Breve Resumo
O vídeo discute cinco mudanças importantes que impactarão as empresas optantes pelo Simples Nacional a partir de 2026. As mudanças incluem a obrigatoriedade da opção pelo Simples Nacional no momento da abertura da empresa, multas mensais por atraso ou omissão no PGDAS, multa por atraso ou omissão na DEFIS, obrigatoriedade da emissão da Nota Fiscal de Serviço Nacional e a soma de todos os faturamentos e dívidas do CPF do sócio para fins de opção e permanência no Simples Nacional. O vídeo também oferece uma dica bônus para os contadores se prepararem para essas mudanças.
- Obrigatoriedade da opção pelo Simples Nacional na abertura da empresa.
- Multas mensais por atraso ou omissão no PGDAS e DEFIS.
- Soma de todos os faturamentos e dívidas do CPF do sócio.
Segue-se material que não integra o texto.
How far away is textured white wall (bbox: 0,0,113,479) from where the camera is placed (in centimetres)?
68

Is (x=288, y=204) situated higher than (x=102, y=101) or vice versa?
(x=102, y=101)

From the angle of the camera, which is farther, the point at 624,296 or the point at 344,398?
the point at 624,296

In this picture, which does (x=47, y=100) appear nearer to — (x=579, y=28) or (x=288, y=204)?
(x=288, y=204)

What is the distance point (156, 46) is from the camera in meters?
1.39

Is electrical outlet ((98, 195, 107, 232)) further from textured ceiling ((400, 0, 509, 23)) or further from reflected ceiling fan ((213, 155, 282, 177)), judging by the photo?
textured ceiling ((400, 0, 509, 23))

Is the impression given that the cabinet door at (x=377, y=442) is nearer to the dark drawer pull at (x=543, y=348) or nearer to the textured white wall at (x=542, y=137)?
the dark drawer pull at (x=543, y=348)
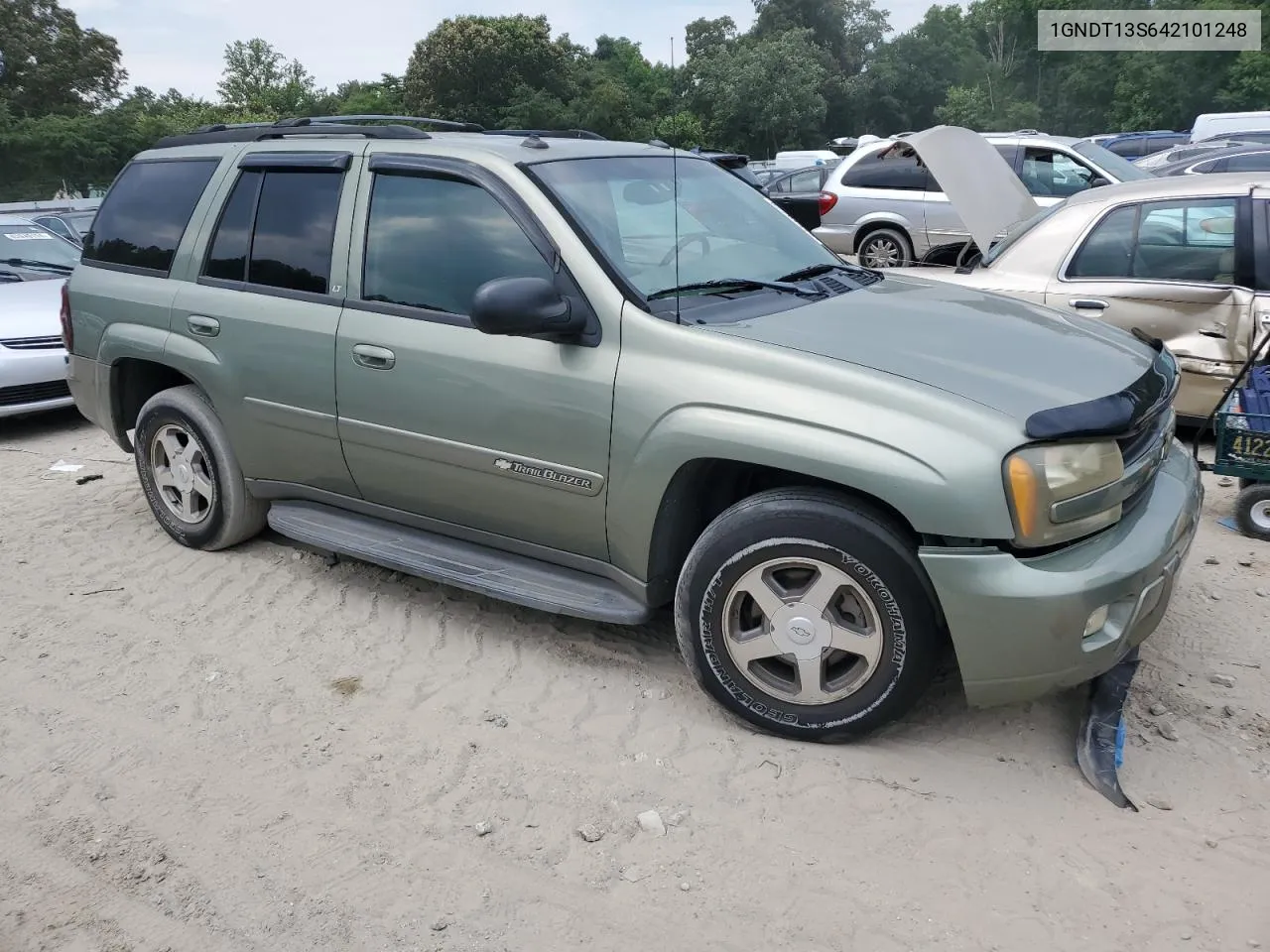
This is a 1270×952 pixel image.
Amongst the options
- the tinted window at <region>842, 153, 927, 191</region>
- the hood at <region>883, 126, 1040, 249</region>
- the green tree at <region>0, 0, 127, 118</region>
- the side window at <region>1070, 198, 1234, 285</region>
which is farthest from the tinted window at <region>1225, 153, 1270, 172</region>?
A: the green tree at <region>0, 0, 127, 118</region>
Obrigatoriedade da Solicitação de Opção pelo Simples Nacional na Abertura da Empresa
A partir de janeiro, a opção pelo Simples Nacional será obrigatória no momento da abertura da empresa. Isso significa que não será mais possível abrir o CNPJ e solicitar a opção posteriormente. Essa mudança visa evitar problemas como a inclusão de atividades impeditivas no CNPJ. Além disso, será obrigatório ter um contador responsável na abertura da empresa.
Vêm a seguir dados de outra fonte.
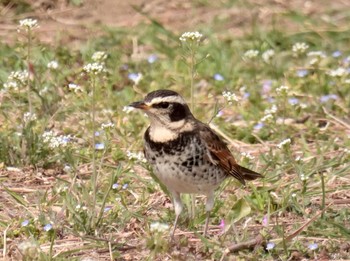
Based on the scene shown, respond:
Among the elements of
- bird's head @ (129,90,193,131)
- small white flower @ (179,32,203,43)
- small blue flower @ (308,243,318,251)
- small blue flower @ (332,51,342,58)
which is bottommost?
small blue flower @ (332,51,342,58)

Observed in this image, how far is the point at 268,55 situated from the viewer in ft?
34.5

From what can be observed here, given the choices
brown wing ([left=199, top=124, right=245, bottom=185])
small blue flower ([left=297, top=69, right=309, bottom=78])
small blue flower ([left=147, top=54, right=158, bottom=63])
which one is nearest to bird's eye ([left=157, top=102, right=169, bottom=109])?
brown wing ([left=199, top=124, right=245, bottom=185])

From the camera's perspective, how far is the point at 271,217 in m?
7.36

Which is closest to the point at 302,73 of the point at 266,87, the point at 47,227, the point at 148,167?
the point at 266,87

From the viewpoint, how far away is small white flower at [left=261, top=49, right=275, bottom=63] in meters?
10.5

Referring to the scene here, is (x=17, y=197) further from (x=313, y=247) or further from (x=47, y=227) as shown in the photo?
(x=313, y=247)

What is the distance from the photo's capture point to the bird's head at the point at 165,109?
6578 mm

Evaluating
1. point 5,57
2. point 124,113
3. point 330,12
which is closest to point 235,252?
point 124,113

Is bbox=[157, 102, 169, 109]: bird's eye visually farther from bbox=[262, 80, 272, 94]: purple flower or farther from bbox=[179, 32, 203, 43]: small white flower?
bbox=[262, 80, 272, 94]: purple flower

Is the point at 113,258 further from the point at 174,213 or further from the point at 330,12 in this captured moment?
the point at 330,12

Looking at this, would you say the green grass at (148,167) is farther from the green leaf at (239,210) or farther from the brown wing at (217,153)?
the brown wing at (217,153)

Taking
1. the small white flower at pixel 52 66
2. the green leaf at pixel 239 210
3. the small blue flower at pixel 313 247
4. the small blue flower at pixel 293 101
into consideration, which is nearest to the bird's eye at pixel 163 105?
the green leaf at pixel 239 210

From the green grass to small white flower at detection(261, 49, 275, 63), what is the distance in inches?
2.1

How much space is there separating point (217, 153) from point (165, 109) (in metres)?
0.51
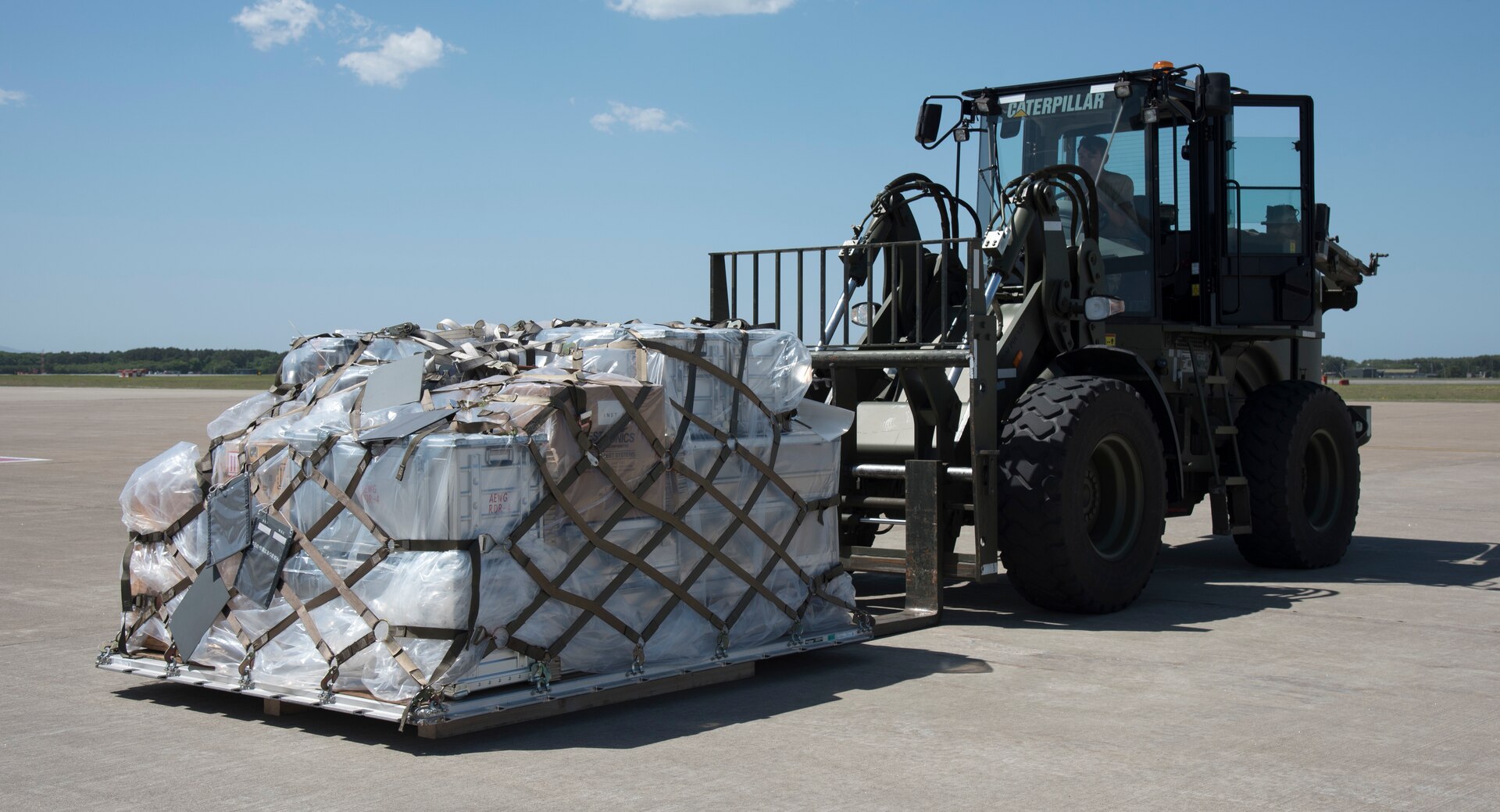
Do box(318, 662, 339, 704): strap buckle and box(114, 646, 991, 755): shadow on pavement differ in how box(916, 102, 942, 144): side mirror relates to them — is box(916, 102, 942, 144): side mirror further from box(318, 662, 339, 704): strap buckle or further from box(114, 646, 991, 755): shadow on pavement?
box(318, 662, 339, 704): strap buckle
Multa por Atraso ou Omissão no PGDAS
Anteriormente, a multa por atraso na entrega do PGDAS só era aplicada se a declaração fosse entregue a partir de abril do ano seguinte. Agora, a multa será mensal, com vencimento no mesmo dia do Simples Nacional (dia 20, ou postergado para o próximo dia útil). Atrasos na entrega das informações por parte dos clientes podem gerar multas, e a omissão ou erro no preenchimento da declaração também pode acarretar multas. Mesmo empresas sem movimento precisam entregar o PGDAS zerado mensalmente até o dia 20.
Multa da DEFIS por Atraso ou Omissão de Informações
A DEFIS, que antes não possuía multa por atraso, agora terá uma multa mínima de R$ 200, podendo aumentar de acordo com as informações e o faturamento da empresa. Entregar a DEFIS zerada e retificar posteriormente também pode gerar multa por omissão ou informações erradas.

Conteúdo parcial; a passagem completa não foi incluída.